● What is required: Transcribe the text of every row below character for character, leaving out the pictures.

● Records for this exercise:
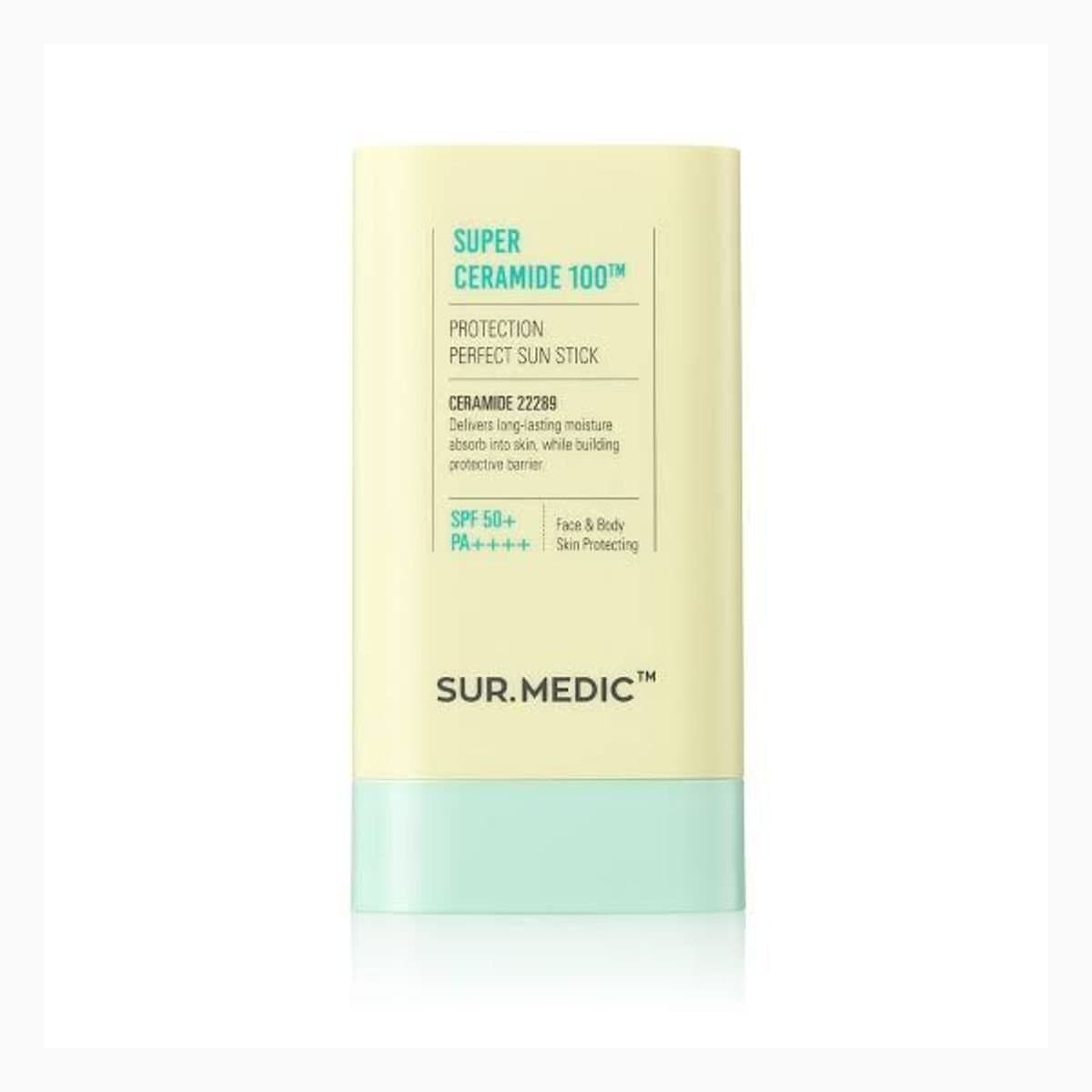 SUR.MEDIC+
SUPER CERAMIDE 100™ PROTECTION MOISTURE SUN STICK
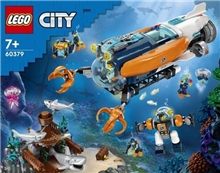 LEGO® City: Deep-Sea Explorer Submarine (60379)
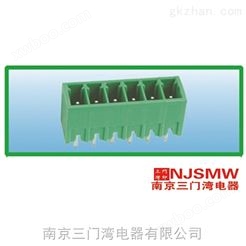 三门湾 WMC1.5V-3.5/3.81-6P PCB线路板接线端子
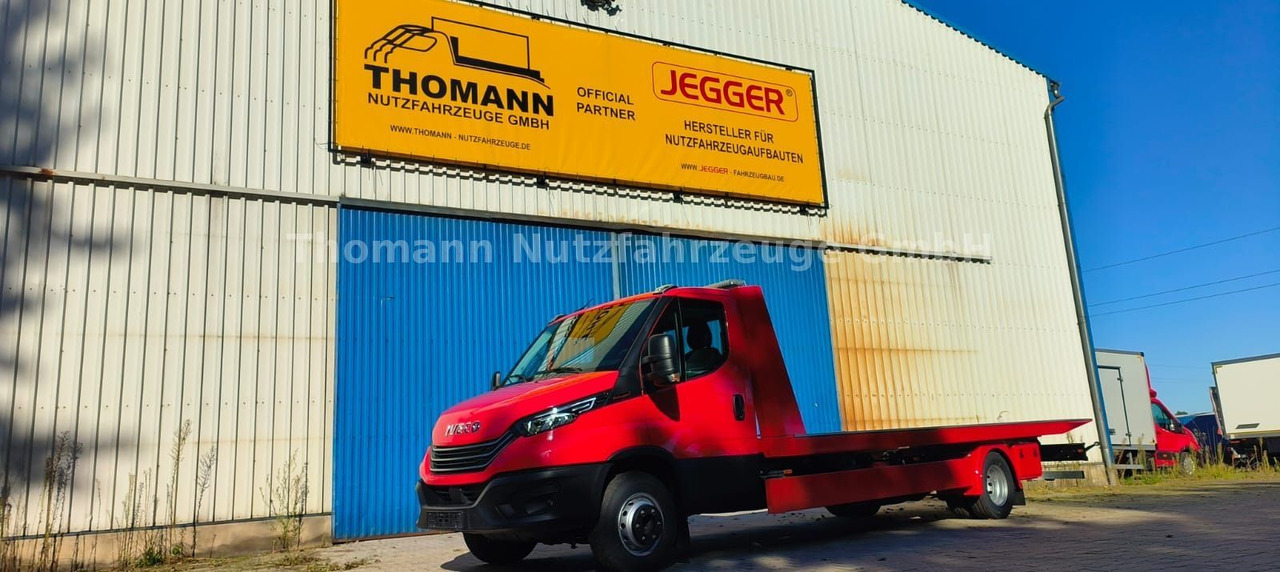 Iveco DAILY 70C18 Schiebeplateau Luftfederung - Grua de remolque autos: foto 1 Iveco DAILY 70C18 Schiebeplateau Luftfederung - Grua de remolque autos: foto 1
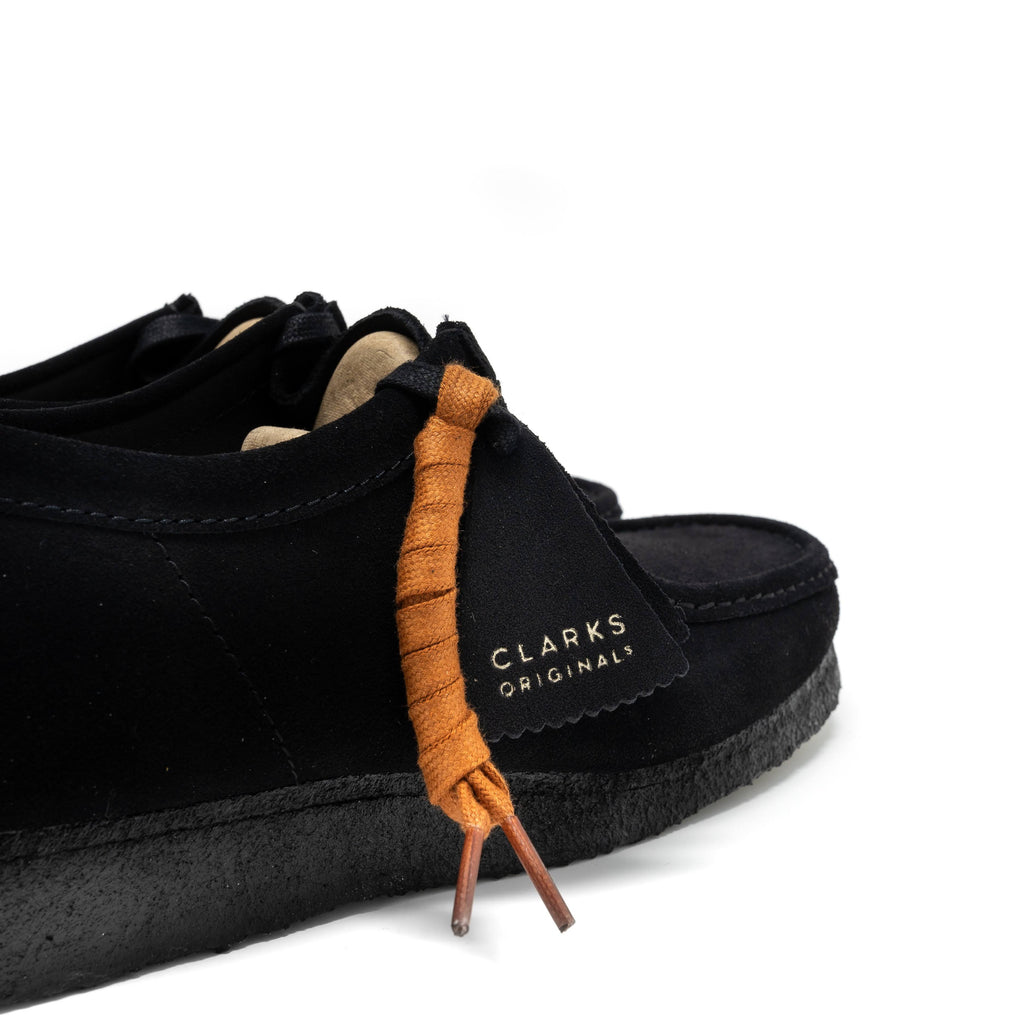 Black Suede Wallabee Shoes S251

● Completed exercise:
 SUR.MEDIC+
SUPER CERAMIDE 100™ PROTECTION MOISTURE SUN STICK
 LEGO® City: Deep-Sea Explorer Submarine (60379)
 三门湾 WMC1.5V-3.5/3.81-6P PCB线路板接线端子
 Iveco DAILY 70C18 Schiebeplateau Luftfederung - Grua de remolque autos: foto 1 Iveco DAILY 70C18 Schiebeplateau Luftfederung - Grua de remolque autos: foto 1
 Black Suede Wallabee Shoes S251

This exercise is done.